**AIM OF THE EXERCISE:**
Repeat the records below exactly, beginning at the first line and finishing with the line that contains "scientific name: Macaca nemestrina".

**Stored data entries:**
= = = = =
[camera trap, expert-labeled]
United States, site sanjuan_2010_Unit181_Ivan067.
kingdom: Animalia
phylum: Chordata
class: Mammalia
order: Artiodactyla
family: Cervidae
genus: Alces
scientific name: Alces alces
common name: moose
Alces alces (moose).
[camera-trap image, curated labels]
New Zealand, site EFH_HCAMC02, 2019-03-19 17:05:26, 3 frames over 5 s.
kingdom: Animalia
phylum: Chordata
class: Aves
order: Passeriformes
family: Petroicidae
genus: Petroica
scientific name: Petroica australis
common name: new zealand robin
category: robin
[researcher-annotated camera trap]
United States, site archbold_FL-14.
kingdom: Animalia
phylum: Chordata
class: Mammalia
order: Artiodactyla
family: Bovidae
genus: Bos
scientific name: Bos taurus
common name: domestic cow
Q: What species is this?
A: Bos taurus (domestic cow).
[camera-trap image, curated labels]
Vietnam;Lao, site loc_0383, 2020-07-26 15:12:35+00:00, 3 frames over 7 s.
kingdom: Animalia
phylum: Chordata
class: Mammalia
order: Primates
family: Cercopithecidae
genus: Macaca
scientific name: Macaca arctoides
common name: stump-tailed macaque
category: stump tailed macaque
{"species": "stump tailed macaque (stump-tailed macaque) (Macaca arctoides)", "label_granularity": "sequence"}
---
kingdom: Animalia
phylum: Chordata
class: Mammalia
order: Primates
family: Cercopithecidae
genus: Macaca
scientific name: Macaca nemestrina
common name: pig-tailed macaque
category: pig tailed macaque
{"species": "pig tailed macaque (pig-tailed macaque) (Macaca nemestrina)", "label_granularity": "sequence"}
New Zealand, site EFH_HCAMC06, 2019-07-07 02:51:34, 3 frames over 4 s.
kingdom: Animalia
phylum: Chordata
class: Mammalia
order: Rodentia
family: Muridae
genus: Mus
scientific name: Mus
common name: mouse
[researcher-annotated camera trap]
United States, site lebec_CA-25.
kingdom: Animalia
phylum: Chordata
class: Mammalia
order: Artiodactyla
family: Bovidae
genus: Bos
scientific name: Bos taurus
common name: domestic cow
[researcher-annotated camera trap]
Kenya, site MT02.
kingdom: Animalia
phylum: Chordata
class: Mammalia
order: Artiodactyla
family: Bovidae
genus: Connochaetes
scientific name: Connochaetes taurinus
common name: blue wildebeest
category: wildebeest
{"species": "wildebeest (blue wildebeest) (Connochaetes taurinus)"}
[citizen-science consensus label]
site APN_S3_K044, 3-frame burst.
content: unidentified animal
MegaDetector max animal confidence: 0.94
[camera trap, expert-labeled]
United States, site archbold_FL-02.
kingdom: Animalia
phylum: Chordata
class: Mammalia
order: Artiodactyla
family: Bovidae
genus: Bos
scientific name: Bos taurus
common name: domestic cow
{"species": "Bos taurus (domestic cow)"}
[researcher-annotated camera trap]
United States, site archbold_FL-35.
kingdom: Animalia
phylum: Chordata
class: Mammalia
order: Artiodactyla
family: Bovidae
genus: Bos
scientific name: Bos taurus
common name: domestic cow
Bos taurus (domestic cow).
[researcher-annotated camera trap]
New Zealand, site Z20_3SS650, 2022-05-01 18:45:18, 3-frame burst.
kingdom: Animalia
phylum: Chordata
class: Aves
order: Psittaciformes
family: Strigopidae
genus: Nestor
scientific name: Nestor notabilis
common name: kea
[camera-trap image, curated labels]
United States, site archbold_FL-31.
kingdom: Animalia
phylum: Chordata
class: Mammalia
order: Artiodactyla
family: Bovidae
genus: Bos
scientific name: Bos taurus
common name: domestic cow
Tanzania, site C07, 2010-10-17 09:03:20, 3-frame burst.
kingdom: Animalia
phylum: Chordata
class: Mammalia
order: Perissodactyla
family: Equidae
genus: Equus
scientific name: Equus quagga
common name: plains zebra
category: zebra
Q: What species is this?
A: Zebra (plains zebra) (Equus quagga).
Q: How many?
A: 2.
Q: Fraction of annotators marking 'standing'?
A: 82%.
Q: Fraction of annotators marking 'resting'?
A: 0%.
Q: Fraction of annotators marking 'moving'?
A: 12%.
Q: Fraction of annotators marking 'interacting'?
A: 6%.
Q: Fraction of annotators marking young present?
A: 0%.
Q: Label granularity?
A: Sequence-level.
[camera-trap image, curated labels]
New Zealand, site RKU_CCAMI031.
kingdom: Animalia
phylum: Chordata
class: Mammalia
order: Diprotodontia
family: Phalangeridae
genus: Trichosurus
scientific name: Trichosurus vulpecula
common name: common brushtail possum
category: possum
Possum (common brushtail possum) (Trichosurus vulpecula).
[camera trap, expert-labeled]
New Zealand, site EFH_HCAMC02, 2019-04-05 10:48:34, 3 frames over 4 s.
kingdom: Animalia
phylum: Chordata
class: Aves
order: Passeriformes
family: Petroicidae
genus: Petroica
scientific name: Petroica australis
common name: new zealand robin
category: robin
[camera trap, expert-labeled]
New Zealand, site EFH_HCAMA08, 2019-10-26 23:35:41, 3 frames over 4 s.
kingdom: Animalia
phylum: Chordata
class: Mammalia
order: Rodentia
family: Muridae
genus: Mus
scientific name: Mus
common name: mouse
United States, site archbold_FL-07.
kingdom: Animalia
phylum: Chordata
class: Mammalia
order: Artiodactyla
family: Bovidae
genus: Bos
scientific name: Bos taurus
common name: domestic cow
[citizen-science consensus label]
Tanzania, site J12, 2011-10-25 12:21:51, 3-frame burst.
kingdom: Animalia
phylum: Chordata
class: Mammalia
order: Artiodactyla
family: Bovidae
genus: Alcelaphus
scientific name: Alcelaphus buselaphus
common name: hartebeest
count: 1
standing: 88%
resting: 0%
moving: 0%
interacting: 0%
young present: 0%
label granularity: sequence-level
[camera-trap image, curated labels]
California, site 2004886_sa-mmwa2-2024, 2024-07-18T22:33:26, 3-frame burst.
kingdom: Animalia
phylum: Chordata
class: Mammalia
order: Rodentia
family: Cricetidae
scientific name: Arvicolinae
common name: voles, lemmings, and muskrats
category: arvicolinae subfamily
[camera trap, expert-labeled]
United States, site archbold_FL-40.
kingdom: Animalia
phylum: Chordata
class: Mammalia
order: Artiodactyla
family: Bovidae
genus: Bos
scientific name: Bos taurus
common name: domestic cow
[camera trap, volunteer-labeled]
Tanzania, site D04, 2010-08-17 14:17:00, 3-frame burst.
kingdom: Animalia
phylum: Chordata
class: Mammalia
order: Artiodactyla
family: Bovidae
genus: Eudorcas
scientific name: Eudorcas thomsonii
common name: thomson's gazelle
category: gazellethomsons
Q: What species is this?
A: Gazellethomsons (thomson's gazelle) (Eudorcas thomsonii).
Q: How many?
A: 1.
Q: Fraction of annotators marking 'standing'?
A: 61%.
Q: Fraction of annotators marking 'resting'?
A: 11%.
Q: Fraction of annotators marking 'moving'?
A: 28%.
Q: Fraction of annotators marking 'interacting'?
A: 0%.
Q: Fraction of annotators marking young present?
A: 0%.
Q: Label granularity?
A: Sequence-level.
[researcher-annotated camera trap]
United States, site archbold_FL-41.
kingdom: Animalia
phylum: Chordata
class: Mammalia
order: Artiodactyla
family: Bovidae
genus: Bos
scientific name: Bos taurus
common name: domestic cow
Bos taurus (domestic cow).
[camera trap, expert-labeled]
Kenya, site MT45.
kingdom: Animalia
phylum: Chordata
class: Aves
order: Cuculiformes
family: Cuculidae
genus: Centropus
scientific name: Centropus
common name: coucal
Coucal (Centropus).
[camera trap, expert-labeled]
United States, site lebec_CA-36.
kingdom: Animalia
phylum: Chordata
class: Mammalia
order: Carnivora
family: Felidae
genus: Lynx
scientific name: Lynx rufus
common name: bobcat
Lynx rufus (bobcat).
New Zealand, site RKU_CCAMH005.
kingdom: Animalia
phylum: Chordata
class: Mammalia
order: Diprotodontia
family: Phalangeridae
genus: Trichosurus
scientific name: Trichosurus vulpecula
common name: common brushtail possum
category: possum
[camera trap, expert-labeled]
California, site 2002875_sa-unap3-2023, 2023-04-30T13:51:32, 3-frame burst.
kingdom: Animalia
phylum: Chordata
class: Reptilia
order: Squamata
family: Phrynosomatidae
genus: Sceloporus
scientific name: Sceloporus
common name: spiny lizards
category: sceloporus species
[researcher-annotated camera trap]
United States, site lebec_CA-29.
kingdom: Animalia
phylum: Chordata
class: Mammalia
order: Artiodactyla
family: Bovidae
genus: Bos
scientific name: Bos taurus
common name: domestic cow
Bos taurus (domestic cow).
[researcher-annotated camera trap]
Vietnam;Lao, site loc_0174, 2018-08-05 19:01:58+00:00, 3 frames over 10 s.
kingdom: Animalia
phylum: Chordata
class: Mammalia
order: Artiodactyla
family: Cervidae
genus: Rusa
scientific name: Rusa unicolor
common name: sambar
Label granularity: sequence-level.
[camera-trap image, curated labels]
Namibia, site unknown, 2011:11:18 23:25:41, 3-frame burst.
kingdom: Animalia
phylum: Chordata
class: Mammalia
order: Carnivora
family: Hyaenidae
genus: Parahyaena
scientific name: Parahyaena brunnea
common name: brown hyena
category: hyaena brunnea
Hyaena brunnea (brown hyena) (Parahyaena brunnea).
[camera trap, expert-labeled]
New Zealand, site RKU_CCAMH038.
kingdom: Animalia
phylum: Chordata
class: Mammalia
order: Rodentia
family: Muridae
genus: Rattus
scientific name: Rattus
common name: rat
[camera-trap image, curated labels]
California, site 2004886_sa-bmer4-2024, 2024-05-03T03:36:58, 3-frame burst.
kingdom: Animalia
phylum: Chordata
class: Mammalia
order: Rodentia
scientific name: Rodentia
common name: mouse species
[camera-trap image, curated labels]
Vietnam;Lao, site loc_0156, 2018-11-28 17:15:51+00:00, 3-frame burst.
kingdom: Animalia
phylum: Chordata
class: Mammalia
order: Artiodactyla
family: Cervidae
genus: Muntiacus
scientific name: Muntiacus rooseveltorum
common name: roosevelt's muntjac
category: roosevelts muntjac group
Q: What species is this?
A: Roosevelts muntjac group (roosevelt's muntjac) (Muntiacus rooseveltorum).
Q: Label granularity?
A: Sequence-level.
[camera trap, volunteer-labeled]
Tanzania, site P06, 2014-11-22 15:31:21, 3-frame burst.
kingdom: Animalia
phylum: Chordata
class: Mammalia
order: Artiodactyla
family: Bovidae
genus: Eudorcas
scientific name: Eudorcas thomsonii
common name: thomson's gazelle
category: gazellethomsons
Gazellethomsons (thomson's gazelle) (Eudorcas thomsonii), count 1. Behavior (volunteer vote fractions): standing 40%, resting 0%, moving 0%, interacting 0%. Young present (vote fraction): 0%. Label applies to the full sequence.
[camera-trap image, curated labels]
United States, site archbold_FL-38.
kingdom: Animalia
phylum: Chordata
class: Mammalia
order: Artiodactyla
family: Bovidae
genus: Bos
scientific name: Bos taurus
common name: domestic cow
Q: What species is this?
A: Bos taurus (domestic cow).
= = = = =
**EXERCISE SOLUTION:**
[camera trap, expert-labeled]
United States, site sanjuan_2010_Unit181_Ivan067.
kingdom: Animalia
phylum: Chordata
class: Mammalia
order: Artiodactyla
family: Cervidae
genus: Alces
scientific name: Alces alces
common name: moose
Alces alces (moose).
[camera-trap image, curated labels]
New Zealand, site EFH_HCAMC02, 2019-03-19 17:05:26, 3 frames over 5 s.
kingdom: Animalia
phylum: Chordata
class: Aves
order: Passeriformes
family: Petroicidae
genus: Petroica
scientific name: Petroica australis
common name: new zealand robin
category: robin
[researcher-annotated camera trap]
United States, site archbold_FL-14.
kingdom: Animalia
phylum: Chordata
class: Mammalia
order: Artiodactyla
family: Bovidae
genus: Bos
scientific name: Bos taurus
common name: domestic cow
Q: What species is this?
A: Bos taurus (domestic cow).
[camera-trap image, curated labels]
Vietnam;Lao, site loc_0383, 2020-07-26 15:12:35+00:00, 3 frames over 7 s.
kingdom: Animalia
phylum: Chordata
class: Mammalia
order: Primates
family: Cercopithecidae
genus: Macaca
scientific name: Macaca arctoides
common name: stump-tailed macaque
category: stump tailed macaque
{"species": "stump tailed macaque (stump-tailed macaque) (Macaca arctoides)", "label_granularity": "sequence"}
---
kingdom: Animalia
phylum: Chordata
class: Mammalia
order: Primates
family: Cercopithecidae
genus: Macaca
scientific name: Macaca nemestrina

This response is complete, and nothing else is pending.